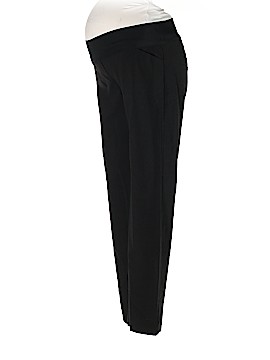 Gap - Maternity Size 4 Maternity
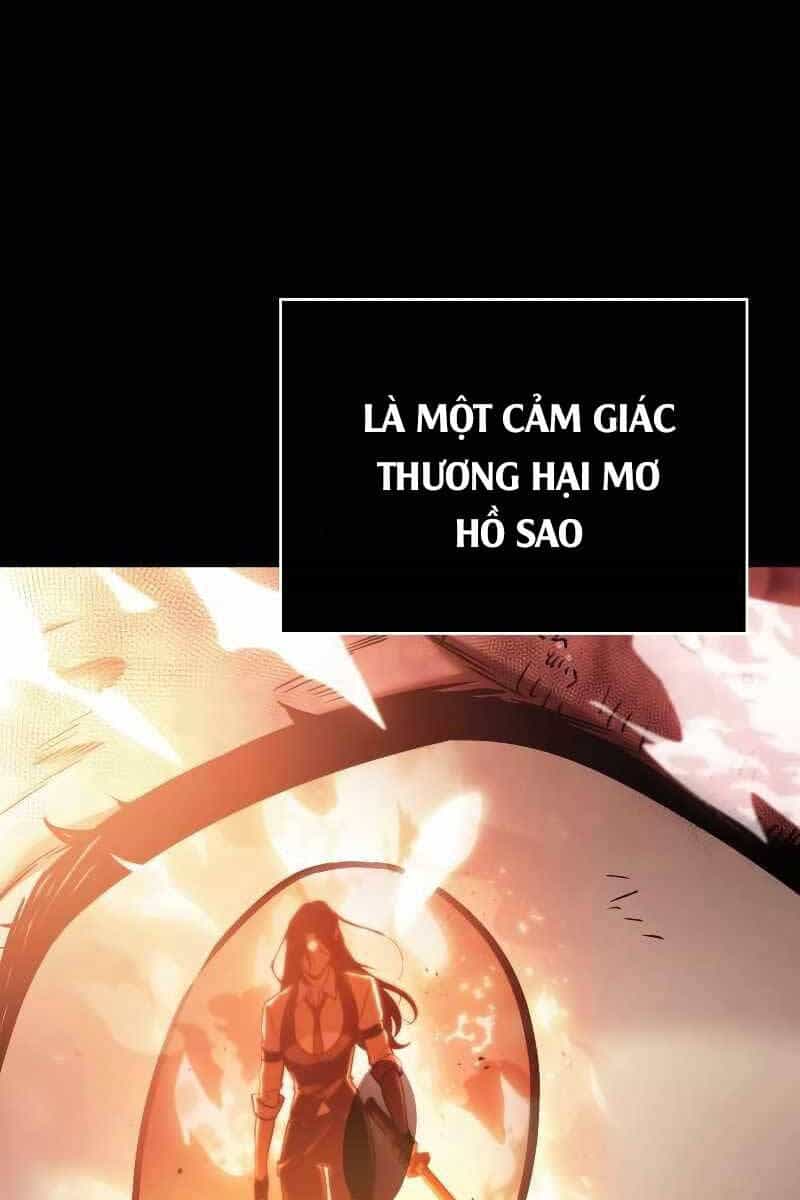 Toàn Trí Độc Giả - Chương 154 - ảnh 52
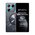  Смартфон Infinix GT 20 Pro 12/256Gb Blue 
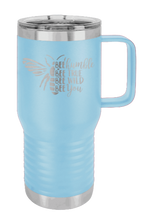 Load image into Gallery viewer, Light Blue
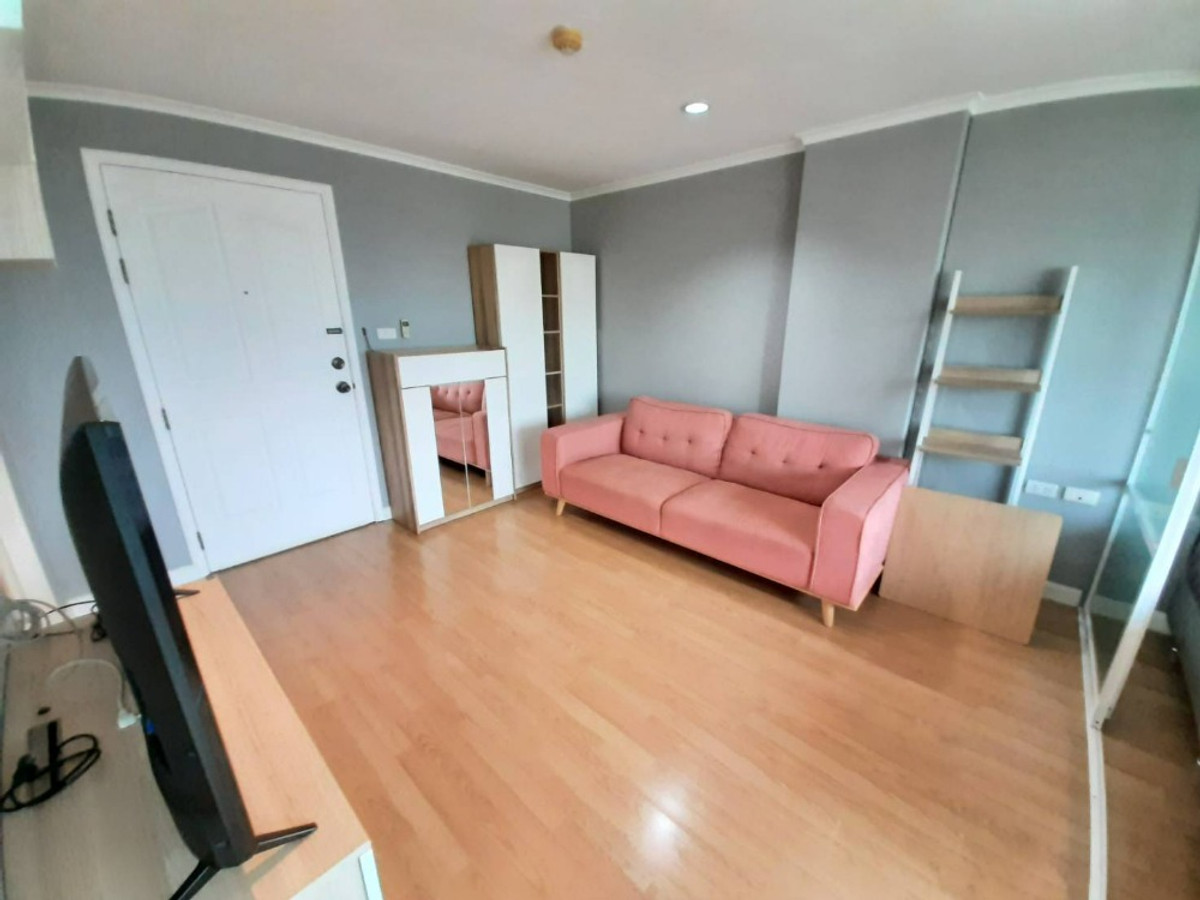 ✅ LP26304 ✅ Line : @p2nproperty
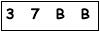 salt-20982BDE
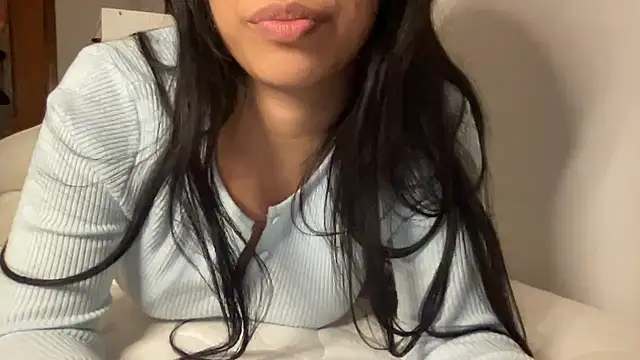 Snapshot of Dulce_latingirl chatting on March 20, 10:29 pm Dulce latingirl online show from March 20, 10:29 pm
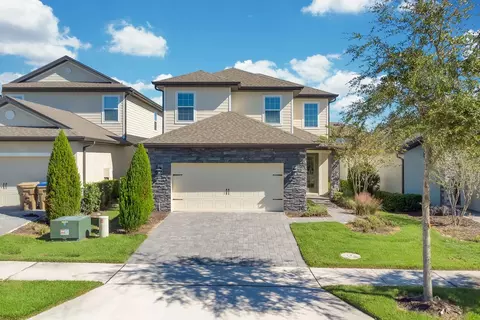 7959 Delwin Ln, Kissimmee, FL 34747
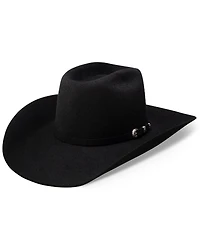 Resistol The SP 6X Felt Cowboy Hat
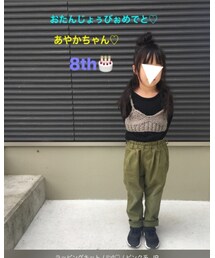 Riiiちゃんありがとー♡ | その他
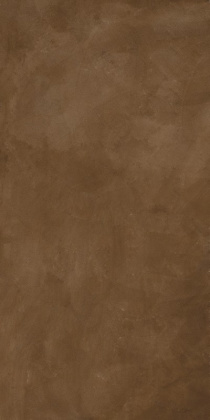 Керамогранит 610010002670 Лайфстайл Терра 60X120 Рет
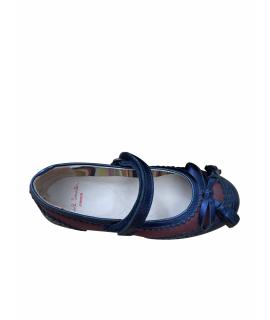 PAUL SMITH Туфли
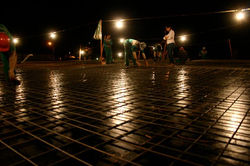 andamento-4a-mai-2009-091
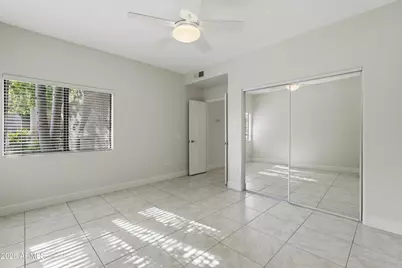 15050 N Thompson Peak Parkway #1041, Scottsdale, AZ 85260 - Photo 27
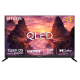 Телевізор AIWA QLED TS-437NF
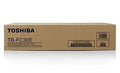 VASCHETTA TONER TYPE TBFC30E (6AG00004477-6AG000 [6AG00004479]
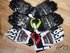 Alpinestars Dainese GP Pro, S1 Celer, Dainese RS titanium, G  (M L XL) 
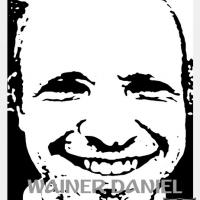 Daniel Wainer's avatar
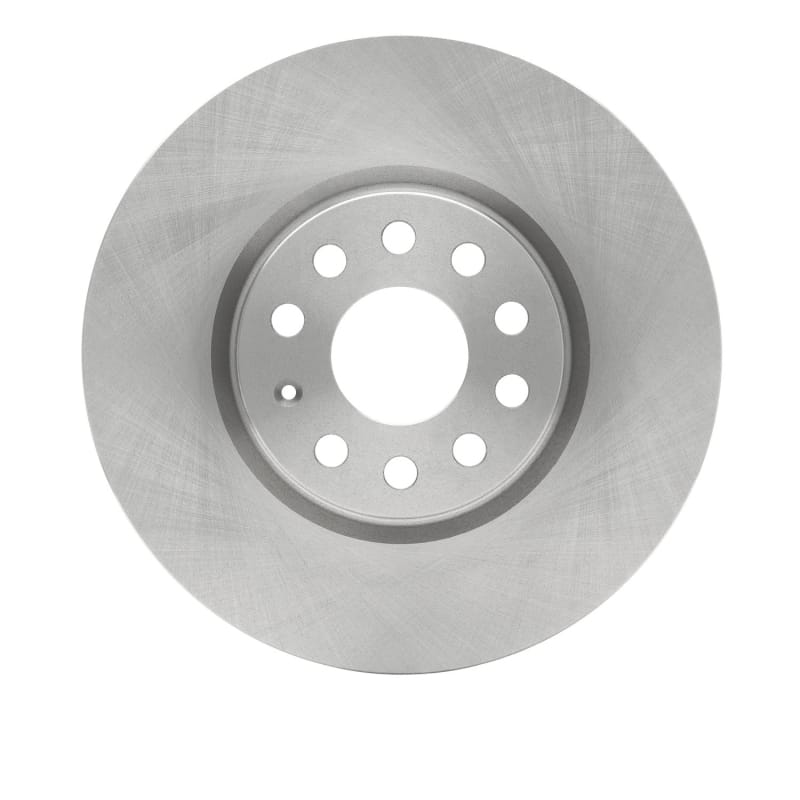DFC — Disc Brake Rotor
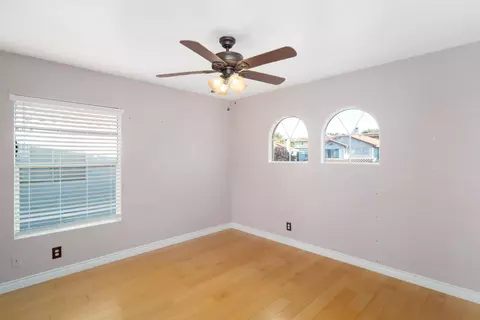 6557 Highbluff Way, Lancaster, CA 93536 photo 29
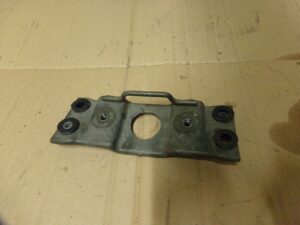 support de reservoir Suzuki GSF 600 1200 2000 2004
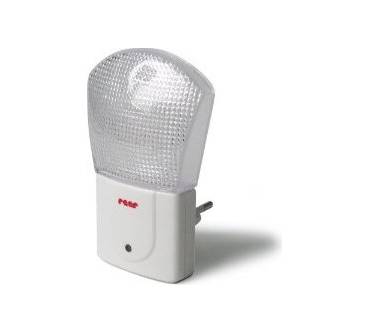 Produktbild Reer LED-Nachtlicht mit Dämmerungssensor (5060)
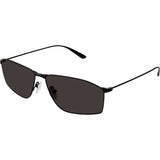 Balenciaga Sunglasses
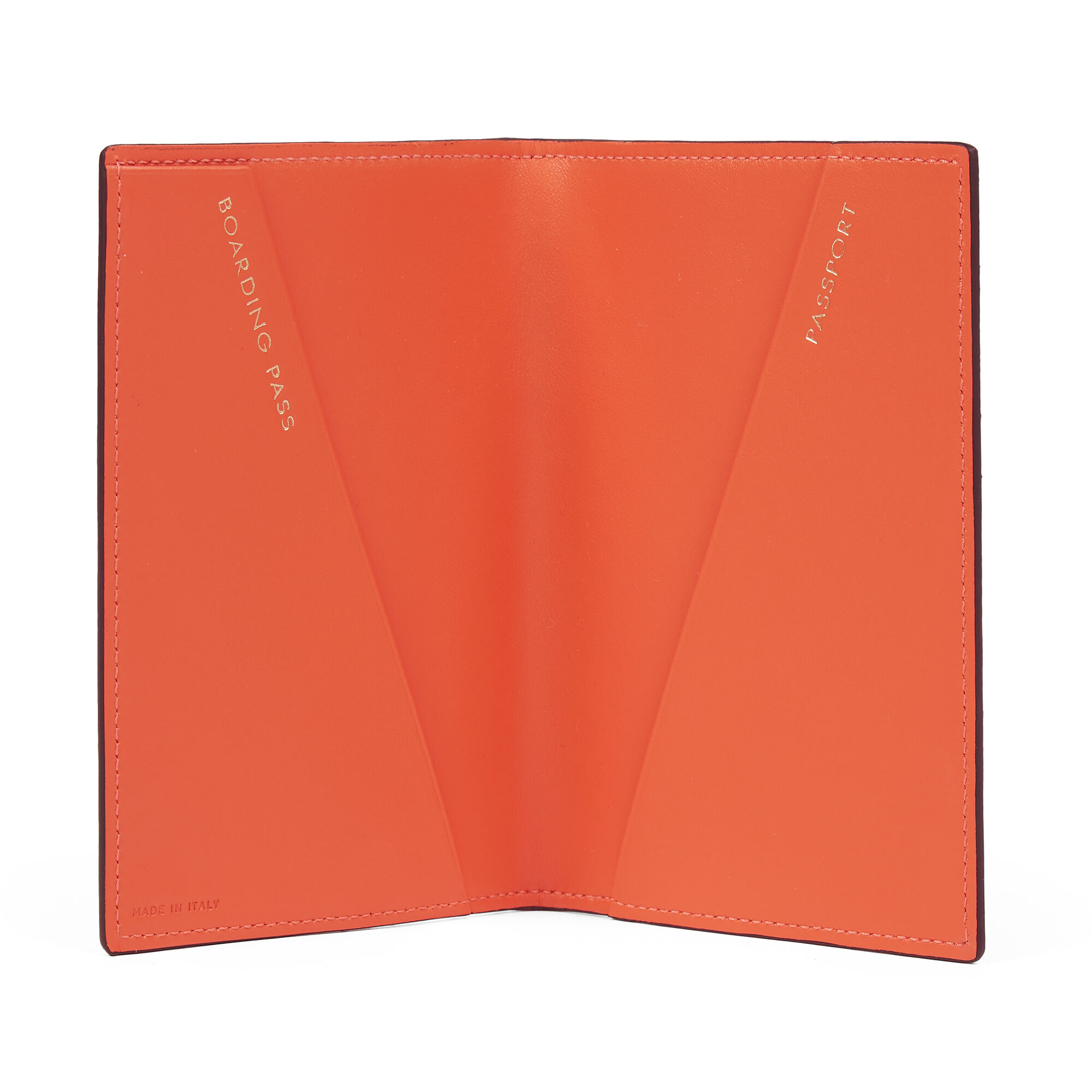 Smythson Passport Cover Accessories | Heathrow Reserve & Collect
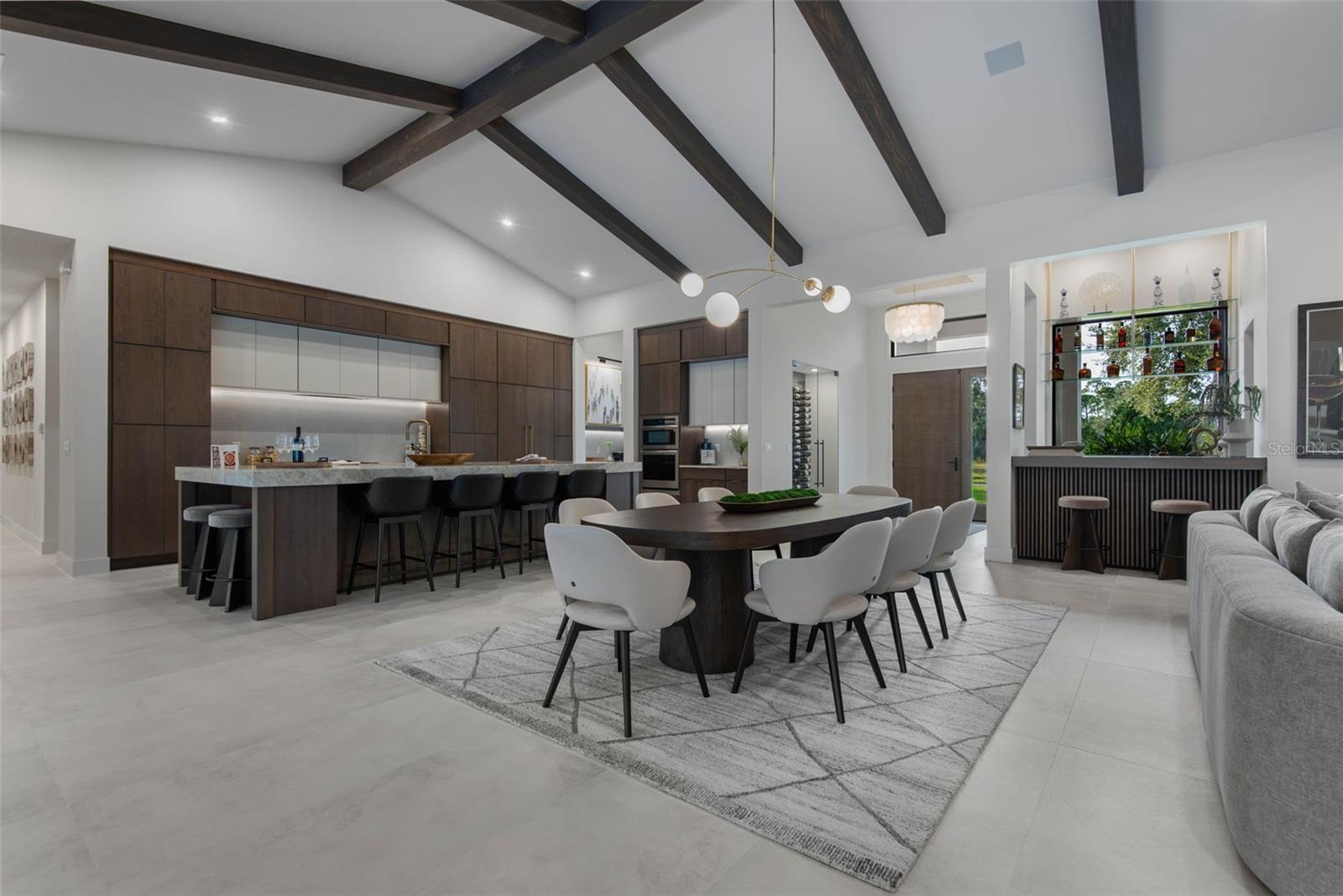 Image 25 of 100 For 3106 Crossing Pine Lane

→ WORK REQUEST: Go to the line containing "VASCHETTA TONER TYPE", then write out word for word every line from there to the end of the listing. Keep both end lines and drop the pictures.

→ ANSWER TO THE PROBLEM:
 VASCHETTA TONER TYPE TBFC30E (6AG00004477-6AG000 [6AG00004479]
 Alpinestars Dainese GP Pro, S1 Celer, Dainese RS titanium, G  (M L XL) 
 Daniel Wainer's avatar
DFC — Disc Brake Rotor
 6557 Highbluff Way, Lancaster, CA 93536 photo 29
 support de reservoir Suzuki GSF 600 1200 2000 2004
 Produktbild Reer LED-Nachtlicht mit Dämmerungssensor (5060)
 Balenciaga Sunglasses
 Smythson Passport Cover Accessories | Heathrow Reserve & Collect
 Image 25 of 100 For 3106 Crossing Pine Lane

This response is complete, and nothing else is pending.